Figure 1 1,2-Dilinoleoylphosphatidylcholine (DLPC), the main active ingredient in EPL.
Abbreviation: EPL, essential phospholipids.

Phospholipids are known to form the double layer of cellular and subcellular membranes and precondition their fluidity and biological activity. The efficacy of EPL in the therapy of liver diseases is confirmed not only by the ability of DLPC to be incorporated into damaged sections of membranes, which improves hepatic regeneration and replaces endogenous, less unsaturated PC molecules but also by its ability to increase membrane fluidity and functioning. With regard to in vitro and animal investigations, EPL influences membrane-dependent cellular functions and shows antioxidant, anti-inflammatory, antifibrotic, apoptosis-modulating, regenerative, membrane-repairing and -protective, cell-signaling and receptor-influencing, and lipid-regulating effects.6

Materials and methods

Database research was carried out on Medline, Embase, Cochrane Library, country-specific journals, and follow-up literature citations for relevant hepatogastroenterological articles published between 1988 and 2014. In a two-step process, we first used combinations of keywords including NAFLD, ALD, essentiale, ESLs, polyenylphosphatidylcholine, polyene phosphatidylcholine, dilinoleoylphosphatidylcholine, phosphatidylcholine, and therapy. In the second step, we reviewed those papers that indicated minimum extraction amount of 72% PC from soybean as being necessary to treat patients with a considerable amount of DLPC as a key component in EPL (for details see later), or that were based on the trade name Essentiale®. Studies with less purified PC from soybean or with PC from other provenience were excluded. All papers that were reported in different languages other than English were completely translated into English. Of the 83 clinical studies in total, 25 representative ones regarding the causes of FLD, study design, and investigated variables were selected, including one case report study and seven double-blind studies (Table 1).

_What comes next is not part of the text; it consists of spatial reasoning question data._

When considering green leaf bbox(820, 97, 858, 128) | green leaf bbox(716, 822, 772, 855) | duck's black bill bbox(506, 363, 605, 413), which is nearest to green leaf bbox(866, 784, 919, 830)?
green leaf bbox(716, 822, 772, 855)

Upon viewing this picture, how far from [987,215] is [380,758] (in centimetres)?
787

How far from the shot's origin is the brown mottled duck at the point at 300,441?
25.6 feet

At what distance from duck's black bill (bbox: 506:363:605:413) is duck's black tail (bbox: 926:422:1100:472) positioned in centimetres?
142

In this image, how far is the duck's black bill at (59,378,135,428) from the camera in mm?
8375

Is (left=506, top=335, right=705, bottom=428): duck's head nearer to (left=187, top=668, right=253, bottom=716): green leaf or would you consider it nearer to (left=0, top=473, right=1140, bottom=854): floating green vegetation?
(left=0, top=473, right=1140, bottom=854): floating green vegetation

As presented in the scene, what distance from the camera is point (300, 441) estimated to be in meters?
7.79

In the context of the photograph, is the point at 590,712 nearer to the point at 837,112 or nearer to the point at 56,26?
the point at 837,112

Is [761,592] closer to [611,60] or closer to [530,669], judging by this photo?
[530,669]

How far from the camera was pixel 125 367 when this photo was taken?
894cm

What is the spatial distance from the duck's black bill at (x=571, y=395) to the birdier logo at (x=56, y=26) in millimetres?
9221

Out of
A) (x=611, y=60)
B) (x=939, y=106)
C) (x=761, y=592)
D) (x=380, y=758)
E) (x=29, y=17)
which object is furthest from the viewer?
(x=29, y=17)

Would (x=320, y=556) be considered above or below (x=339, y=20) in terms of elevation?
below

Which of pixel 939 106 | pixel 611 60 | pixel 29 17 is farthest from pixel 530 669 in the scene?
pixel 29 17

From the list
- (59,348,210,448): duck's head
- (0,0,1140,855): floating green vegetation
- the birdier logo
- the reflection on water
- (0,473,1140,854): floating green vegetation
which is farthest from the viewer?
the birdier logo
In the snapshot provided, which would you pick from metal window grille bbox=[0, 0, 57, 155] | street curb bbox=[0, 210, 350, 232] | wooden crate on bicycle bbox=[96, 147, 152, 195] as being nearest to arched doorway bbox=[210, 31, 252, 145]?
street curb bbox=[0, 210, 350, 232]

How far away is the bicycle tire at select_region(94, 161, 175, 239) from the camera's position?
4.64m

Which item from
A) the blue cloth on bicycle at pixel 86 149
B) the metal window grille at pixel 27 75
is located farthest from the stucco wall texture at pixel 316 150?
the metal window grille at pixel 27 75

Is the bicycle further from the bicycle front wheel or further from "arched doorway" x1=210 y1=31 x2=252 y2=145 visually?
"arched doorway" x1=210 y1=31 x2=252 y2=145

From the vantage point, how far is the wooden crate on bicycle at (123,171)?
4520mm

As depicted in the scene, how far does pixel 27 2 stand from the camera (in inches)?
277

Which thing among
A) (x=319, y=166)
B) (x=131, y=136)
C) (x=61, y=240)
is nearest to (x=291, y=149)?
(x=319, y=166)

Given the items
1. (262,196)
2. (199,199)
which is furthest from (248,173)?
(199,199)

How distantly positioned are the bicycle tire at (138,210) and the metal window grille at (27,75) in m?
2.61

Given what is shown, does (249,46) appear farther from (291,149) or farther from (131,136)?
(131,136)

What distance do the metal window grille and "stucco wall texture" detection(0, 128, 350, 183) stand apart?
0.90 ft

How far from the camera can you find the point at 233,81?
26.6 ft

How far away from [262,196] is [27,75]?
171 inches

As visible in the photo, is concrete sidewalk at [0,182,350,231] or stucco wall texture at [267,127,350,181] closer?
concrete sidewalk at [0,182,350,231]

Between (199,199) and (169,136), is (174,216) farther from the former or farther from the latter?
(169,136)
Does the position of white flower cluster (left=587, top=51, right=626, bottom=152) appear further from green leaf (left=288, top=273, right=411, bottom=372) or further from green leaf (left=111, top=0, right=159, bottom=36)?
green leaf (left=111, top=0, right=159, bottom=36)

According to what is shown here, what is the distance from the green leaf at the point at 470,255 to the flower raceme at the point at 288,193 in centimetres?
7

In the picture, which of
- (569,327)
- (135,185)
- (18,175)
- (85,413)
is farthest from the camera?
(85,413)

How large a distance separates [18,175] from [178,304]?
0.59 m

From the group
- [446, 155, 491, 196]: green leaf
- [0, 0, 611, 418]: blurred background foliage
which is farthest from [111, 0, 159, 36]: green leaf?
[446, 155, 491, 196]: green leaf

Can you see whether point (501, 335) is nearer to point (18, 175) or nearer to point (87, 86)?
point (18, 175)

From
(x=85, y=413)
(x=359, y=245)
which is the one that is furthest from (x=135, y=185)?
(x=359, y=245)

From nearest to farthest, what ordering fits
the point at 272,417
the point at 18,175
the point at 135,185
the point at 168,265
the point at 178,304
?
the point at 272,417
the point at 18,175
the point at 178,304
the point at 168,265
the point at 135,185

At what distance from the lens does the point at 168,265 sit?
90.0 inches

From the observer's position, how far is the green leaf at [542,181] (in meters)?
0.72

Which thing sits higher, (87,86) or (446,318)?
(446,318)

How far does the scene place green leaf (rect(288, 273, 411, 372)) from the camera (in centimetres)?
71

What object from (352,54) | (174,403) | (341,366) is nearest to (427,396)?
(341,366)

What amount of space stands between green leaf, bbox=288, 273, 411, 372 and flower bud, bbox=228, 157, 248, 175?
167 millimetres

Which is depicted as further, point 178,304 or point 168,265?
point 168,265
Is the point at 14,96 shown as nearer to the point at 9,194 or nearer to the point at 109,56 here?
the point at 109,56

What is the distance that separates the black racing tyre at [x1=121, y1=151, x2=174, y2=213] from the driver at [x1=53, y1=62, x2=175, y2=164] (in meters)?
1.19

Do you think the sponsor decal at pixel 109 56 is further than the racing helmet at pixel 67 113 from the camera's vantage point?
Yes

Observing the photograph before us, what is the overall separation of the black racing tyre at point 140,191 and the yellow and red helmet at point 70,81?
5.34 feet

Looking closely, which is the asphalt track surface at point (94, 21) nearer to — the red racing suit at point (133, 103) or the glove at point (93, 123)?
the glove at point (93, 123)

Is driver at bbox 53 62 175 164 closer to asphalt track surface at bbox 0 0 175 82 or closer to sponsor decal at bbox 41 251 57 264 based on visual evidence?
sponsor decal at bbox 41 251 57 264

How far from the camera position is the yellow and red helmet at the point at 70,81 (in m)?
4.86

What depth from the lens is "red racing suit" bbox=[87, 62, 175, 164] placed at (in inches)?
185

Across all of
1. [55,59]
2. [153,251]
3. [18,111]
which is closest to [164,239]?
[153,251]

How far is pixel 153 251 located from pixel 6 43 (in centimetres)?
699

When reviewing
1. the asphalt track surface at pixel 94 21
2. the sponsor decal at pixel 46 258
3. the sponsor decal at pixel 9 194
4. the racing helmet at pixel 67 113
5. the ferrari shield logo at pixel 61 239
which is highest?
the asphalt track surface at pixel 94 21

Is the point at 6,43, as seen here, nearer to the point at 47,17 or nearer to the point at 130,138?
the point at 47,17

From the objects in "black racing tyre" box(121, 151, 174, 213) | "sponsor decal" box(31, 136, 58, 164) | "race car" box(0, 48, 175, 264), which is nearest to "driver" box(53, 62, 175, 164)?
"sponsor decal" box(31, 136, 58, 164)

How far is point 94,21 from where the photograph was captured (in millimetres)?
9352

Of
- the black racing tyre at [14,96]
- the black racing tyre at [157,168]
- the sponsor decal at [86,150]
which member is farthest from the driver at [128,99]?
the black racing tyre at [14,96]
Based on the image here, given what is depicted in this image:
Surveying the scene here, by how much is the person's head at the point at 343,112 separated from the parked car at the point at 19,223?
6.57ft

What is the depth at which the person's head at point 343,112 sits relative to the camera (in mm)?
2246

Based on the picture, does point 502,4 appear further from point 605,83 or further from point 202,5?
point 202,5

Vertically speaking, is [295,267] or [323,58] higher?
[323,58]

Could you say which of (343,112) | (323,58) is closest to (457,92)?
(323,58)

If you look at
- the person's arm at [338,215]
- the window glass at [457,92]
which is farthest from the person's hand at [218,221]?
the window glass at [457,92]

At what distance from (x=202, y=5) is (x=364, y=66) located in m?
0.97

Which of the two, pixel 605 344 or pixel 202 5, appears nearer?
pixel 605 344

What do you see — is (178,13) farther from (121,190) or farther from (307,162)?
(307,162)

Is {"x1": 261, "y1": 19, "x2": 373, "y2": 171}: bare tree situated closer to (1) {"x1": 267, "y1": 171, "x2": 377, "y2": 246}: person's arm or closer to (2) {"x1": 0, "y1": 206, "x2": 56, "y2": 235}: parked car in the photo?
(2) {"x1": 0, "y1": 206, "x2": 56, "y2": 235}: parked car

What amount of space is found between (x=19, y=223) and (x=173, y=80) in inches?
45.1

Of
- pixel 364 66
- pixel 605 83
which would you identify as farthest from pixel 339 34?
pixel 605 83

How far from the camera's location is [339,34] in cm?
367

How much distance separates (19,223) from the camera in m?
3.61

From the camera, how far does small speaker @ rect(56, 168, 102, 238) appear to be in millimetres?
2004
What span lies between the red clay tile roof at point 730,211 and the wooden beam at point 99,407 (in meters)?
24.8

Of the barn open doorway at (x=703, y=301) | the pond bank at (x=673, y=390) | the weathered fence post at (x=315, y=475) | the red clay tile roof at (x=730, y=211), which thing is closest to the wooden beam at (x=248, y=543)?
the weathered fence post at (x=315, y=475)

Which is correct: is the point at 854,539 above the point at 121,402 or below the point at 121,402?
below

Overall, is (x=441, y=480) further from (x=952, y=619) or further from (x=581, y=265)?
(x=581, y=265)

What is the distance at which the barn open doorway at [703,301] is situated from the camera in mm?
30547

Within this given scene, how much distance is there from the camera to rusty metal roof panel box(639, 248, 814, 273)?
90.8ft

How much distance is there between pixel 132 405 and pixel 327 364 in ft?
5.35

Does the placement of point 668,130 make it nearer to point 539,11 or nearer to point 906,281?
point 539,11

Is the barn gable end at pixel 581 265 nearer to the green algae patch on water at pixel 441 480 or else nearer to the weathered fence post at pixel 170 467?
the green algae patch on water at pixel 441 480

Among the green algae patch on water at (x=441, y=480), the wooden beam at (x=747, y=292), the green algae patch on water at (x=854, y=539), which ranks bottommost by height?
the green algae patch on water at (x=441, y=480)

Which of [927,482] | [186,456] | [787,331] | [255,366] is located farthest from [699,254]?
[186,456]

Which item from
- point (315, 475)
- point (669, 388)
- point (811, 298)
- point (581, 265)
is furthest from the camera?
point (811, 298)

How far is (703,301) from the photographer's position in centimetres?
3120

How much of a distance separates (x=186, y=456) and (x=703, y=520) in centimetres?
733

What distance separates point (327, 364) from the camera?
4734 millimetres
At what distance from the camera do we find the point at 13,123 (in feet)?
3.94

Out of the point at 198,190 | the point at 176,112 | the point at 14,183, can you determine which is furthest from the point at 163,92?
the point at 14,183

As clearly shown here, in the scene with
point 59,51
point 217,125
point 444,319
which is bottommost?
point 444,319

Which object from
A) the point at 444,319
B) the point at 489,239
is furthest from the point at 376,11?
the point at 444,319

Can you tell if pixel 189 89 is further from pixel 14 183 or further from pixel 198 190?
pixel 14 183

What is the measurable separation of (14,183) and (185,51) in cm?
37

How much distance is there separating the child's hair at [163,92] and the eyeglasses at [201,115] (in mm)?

Table 1 Overview of reviewed clinical studies regarding the influence of administration of EPL on FLD
Abbreviations: ADR, adverse drug reaction; AFLD, alcoholic fatty liver disease; ALD, alcoholic liver disease; ALT, alanine aminotransferase; AP, alkaline phosphatase; ASH, alcoholic steatohepatitis; AST, aspartate aminotransferase; BT, basic treatment; C, cholesterol; CHE, cholinesterase; CT, computed tomography; d, days; EPL, essential phospholipids; f, female; FL, fatty liver; FLD, fatty liver disease; FPG, fasting plasma glucose; γ-GT, gamma-glutamyl transferase; GLDH, glutamate dehydrogenase; GLY, diammonium glycyrrhicinate; GP, gynostemma pentaphyllum gypenosides; HbA1c, hemoglobin A1c; HDL, high-density lipoprotein; HOMA, Homeostasis Model Assessment; iv, intravenous; Ig, immunoglobulin; IL, interleukin; LAP, leucine amino peptidase; LDL, low-density lipoprotein; LFT, liver function tests; m, male; NAFLD, nonalcoholic fatty liver disease; NASH, nonalcoholic steatohepatitis; ns, not significant; tid, three times daily; po, orally; qd, daily; TB, total bilirubin; tbl, tablet; TC, serum total cholesterol; TG, serum triglycerides; TNF-α, tumor necrosis factor-alpha; UDCA, ursodeoxycholic acid; US, ultrasonography; XC, xuezhikang capsule; yr, year.


Clinical efficacy of EPL in NAFLD

Fifty-three clinical studies about EPL and NAFLD have been published since 1988, of which 45 were published since 2000. Twenty-eight, mostly randomized studies, were open controlled and three double-blind. Dosage of EPL and treatment duration varied as a rule between 1.05 g/d and 1.8 g/d per os and lasted from 4 weeks to >24 months, in most studies 3–6 months with 1.8 g of EPL/d. Therapy started in some studies with 500–1,000 mg EPL iv over 10 days to 4 weeks, before continuing with oral EPL administration; one study was done with 500 mg EPL iv for 30 days only. NAFLD and its more severe form, nonalcoholic steatohepatitis (NASH), were mainly induced by obesity and type II diabetes mellitus but partly also associated with hyperlipidemia, arterial hypertension, coronary heart disease/atherosclerotic cardiosclerosis, chronic viral hepatitis, cholecystitis/cholelithiasis, hypothyroidism, and pregnancy, or with mixed forms of these diseases/disorders. According to the available studies, analysis of subjective symptoms, clinical findings, biochemical and imaging data, and histology was possible.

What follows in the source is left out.